▶ **Work to be completed**
Exact copies are required of the lines from the line containing "Amongst the items" through the final line of the listing, both included, and of no other lines.

▶ **Input rows**
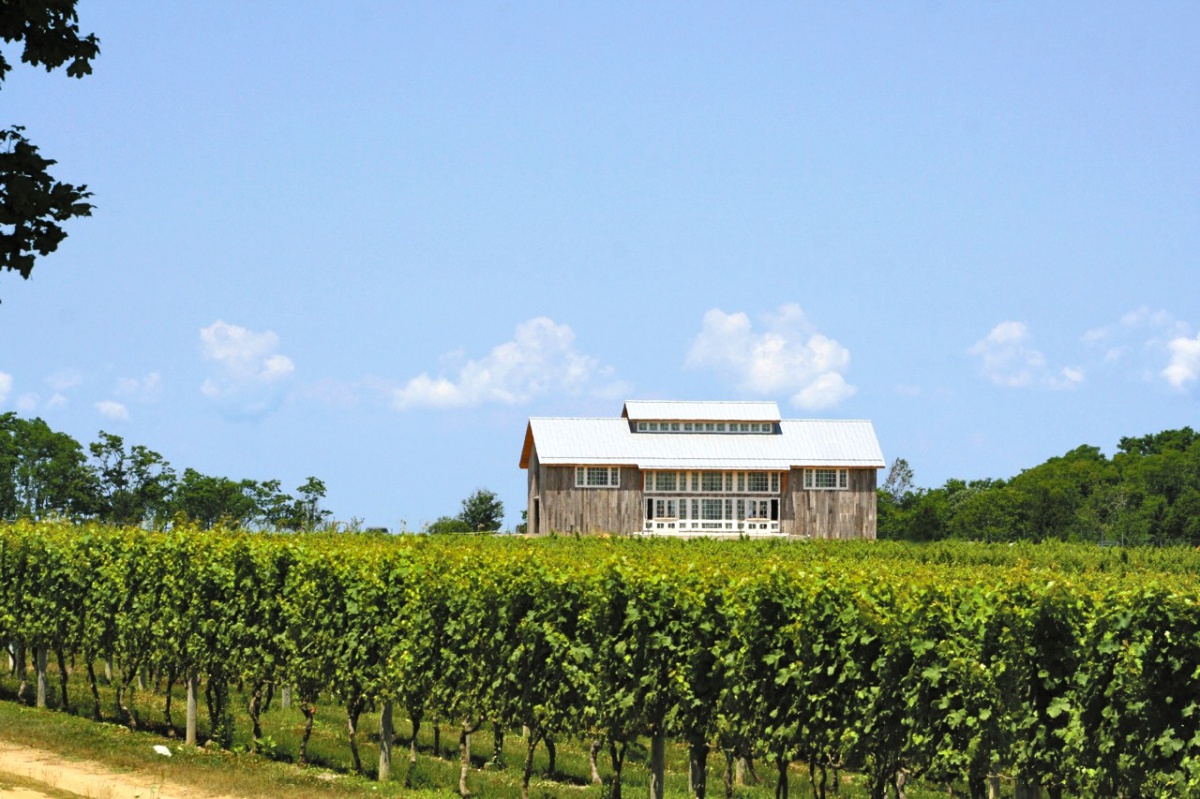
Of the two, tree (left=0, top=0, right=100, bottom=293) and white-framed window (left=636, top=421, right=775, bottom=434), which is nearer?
tree (left=0, top=0, right=100, bottom=293)

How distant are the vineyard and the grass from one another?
398 mm

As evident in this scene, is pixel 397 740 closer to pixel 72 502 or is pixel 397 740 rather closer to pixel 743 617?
pixel 743 617

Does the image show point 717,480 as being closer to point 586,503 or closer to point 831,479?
point 831,479

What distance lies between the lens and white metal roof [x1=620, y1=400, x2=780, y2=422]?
64.3 metres

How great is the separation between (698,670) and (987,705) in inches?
116

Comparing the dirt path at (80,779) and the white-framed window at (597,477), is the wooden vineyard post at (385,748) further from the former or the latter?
the white-framed window at (597,477)

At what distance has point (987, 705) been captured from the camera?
1083 centimetres

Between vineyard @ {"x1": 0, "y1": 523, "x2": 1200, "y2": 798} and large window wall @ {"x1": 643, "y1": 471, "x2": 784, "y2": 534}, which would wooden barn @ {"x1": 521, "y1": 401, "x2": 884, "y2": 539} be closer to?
large window wall @ {"x1": 643, "y1": 471, "x2": 784, "y2": 534}

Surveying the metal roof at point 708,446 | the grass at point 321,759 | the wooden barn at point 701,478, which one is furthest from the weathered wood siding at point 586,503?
the grass at point 321,759

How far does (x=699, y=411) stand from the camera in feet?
212

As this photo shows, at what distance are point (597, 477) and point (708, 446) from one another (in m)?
6.21

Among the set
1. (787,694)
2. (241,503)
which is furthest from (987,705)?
(241,503)

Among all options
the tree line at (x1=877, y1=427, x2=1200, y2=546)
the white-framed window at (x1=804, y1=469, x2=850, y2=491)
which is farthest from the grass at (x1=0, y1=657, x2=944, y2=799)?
the tree line at (x1=877, y1=427, x2=1200, y2=546)

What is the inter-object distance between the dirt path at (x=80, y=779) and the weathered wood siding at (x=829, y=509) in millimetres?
48051
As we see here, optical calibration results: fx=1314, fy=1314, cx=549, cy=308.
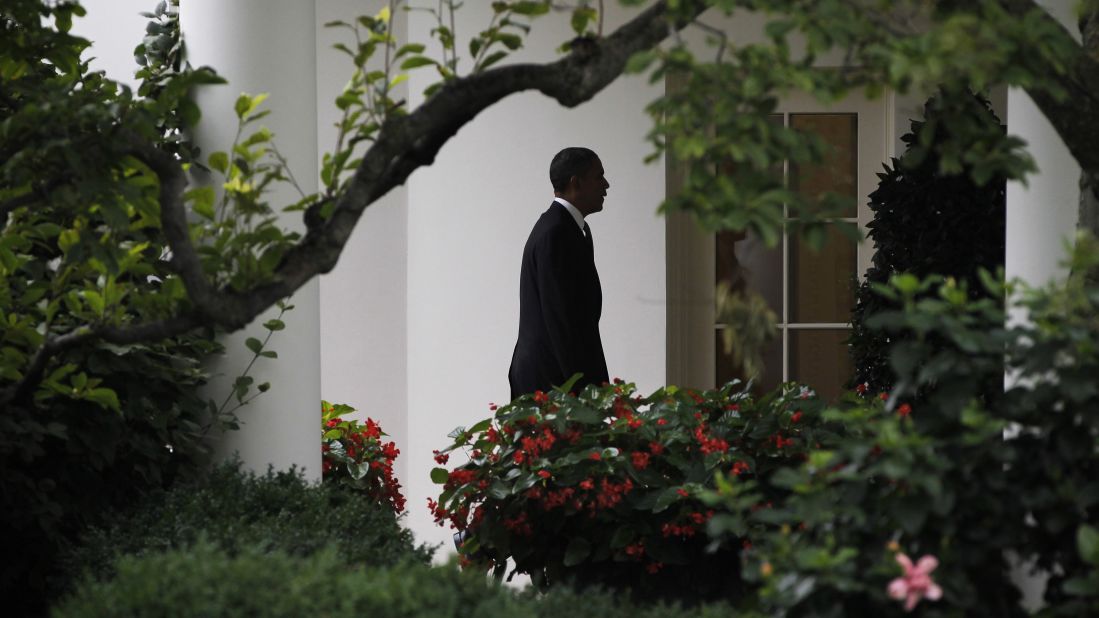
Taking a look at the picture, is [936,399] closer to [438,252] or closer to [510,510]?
[510,510]

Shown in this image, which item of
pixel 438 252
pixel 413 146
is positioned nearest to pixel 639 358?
pixel 438 252

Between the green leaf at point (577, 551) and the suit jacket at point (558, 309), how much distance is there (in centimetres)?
146

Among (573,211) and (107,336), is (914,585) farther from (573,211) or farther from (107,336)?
(573,211)

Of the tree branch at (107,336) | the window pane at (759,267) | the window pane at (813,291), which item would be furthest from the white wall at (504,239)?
the tree branch at (107,336)

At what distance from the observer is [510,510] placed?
407 centimetres

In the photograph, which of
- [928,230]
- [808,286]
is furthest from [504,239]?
[928,230]

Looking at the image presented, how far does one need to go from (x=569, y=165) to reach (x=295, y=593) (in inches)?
136

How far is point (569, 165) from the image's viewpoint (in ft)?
18.3

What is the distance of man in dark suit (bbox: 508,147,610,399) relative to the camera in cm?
539

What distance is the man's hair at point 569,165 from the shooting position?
557 cm

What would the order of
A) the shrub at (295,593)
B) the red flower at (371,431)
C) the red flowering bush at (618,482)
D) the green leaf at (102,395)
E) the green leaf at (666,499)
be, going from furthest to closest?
1. the red flower at (371,431)
2. the red flowering bush at (618,482)
3. the green leaf at (666,499)
4. the green leaf at (102,395)
5. the shrub at (295,593)

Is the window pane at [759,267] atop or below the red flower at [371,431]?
atop

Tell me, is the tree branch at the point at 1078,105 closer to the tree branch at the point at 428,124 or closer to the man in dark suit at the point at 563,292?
the tree branch at the point at 428,124

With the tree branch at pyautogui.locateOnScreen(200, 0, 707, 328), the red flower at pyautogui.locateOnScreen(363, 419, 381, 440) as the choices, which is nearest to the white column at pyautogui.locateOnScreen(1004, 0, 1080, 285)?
the tree branch at pyautogui.locateOnScreen(200, 0, 707, 328)
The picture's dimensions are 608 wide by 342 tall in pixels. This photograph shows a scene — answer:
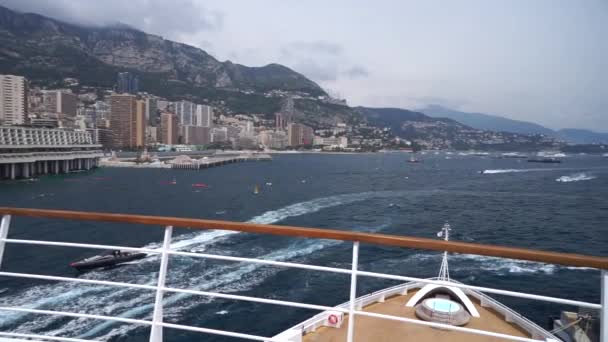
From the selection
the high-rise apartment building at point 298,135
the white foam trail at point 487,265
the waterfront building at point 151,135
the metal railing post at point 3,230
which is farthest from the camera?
the high-rise apartment building at point 298,135

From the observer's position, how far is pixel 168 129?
94.4m

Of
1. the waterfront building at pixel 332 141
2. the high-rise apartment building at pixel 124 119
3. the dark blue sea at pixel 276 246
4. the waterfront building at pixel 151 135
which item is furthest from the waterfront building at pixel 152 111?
the dark blue sea at pixel 276 246

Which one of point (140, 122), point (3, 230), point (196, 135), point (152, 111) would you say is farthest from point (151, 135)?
point (3, 230)

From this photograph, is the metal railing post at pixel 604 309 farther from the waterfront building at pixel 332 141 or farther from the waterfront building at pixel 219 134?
the waterfront building at pixel 332 141

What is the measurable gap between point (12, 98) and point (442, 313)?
273ft

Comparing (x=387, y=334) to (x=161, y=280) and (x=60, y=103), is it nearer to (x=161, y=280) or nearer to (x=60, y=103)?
(x=161, y=280)

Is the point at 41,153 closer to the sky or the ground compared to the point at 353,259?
closer to the ground

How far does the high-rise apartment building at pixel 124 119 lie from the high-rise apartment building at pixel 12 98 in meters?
16.0

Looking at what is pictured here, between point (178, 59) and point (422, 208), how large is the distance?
142906mm

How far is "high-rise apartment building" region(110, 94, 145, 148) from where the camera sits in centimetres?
8194

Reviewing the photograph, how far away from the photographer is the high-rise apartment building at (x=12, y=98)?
216 ft

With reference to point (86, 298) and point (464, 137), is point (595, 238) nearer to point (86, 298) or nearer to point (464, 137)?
point (86, 298)

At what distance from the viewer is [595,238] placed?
1636cm

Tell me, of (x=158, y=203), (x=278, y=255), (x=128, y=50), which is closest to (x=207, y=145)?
(x=128, y=50)
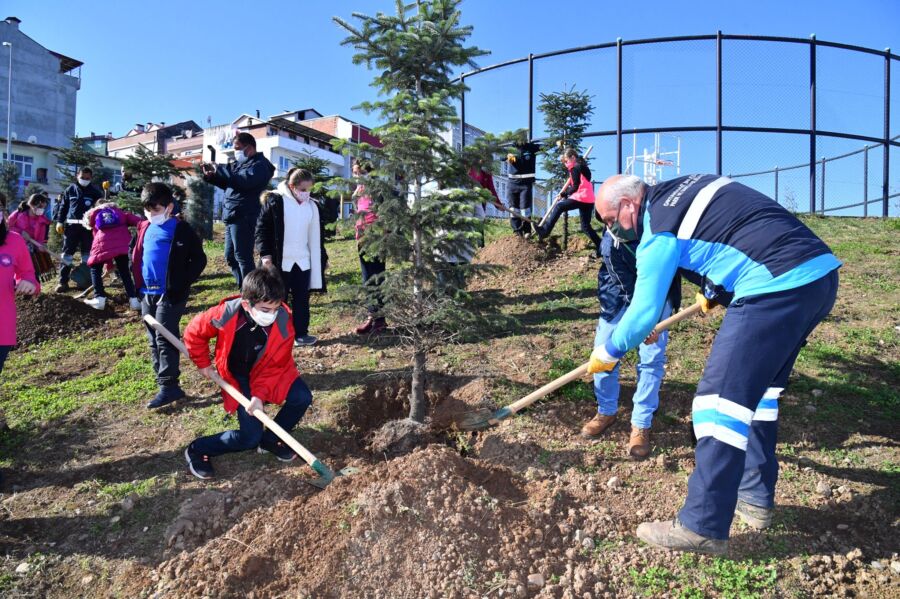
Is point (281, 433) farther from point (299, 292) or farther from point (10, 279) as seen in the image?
point (299, 292)

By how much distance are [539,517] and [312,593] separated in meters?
1.22

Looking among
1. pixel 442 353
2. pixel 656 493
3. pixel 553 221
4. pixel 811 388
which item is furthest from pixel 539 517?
pixel 553 221

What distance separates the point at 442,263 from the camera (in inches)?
167

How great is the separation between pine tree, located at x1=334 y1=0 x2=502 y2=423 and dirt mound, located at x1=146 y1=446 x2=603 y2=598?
1197 millimetres

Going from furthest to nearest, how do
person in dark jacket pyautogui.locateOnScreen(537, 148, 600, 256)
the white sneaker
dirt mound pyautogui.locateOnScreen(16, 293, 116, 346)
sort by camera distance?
person in dark jacket pyautogui.locateOnScreen(537, 148, 600, 256)
the white sneaker
dirt mound pyautogui.locateOnScreen(16, 293, 116, 346)

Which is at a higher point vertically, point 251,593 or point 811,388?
point 811,388

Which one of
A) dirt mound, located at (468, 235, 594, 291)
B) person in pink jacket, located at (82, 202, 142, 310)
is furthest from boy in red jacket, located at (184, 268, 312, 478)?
dirt mound, located at (468, 235, 594, 291)

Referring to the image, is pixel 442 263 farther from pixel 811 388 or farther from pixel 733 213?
pixel 811 388

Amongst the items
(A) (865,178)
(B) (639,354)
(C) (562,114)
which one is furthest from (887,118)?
(B) (639,354)

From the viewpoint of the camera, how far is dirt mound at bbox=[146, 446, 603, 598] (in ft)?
9.02

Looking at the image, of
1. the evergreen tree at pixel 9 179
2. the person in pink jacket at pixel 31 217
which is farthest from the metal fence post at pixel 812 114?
the evergreen tree at pixel 9 179

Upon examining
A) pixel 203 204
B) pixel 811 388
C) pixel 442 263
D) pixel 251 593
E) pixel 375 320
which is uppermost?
pixel 203 204

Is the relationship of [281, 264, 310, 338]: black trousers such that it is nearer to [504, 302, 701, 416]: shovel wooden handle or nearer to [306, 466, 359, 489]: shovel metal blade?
[306, 466, 359, 489]: shovel metal blade

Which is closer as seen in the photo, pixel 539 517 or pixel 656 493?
pixel 539 517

▶ **Task result**
Amongst the items
(A) (865,178)
(B) (639,354)
(C) (562,114)
which one is furthest from (887,118)?
(B) (639,354)

From the viewpoint of the camera, how far is dirt mound at bbox=[146, 446, 603, 598] (in ft)?
9.02

Looking at the image, of
1. the evergreen tree at pixel 9 179
2. the person in pink jacket at pixel 31 217
which is farthest from the metal fence post at pixel 812 114?
the evergreen tree at pixel 9 179

Upon examining
A) pixel 203 204
B) pixel 811 388
C) pixel 442 263
D) pixel 251 593
E) pixel 375 320
which is uppermost?
pixel 203 204

Is the relationship of [281, 264, 310, 338]: black trousers such that it is nearer to [504, 302, 701, 416]: shovel wooden handle or nearer to [306, 466, 359, 489]: shovel metal blade?
[306, 466, 359, 489]: shovel metal blade

Which is closer as seen in the photo, pixel 539 517 or pixel 656 493?
pixel 539 517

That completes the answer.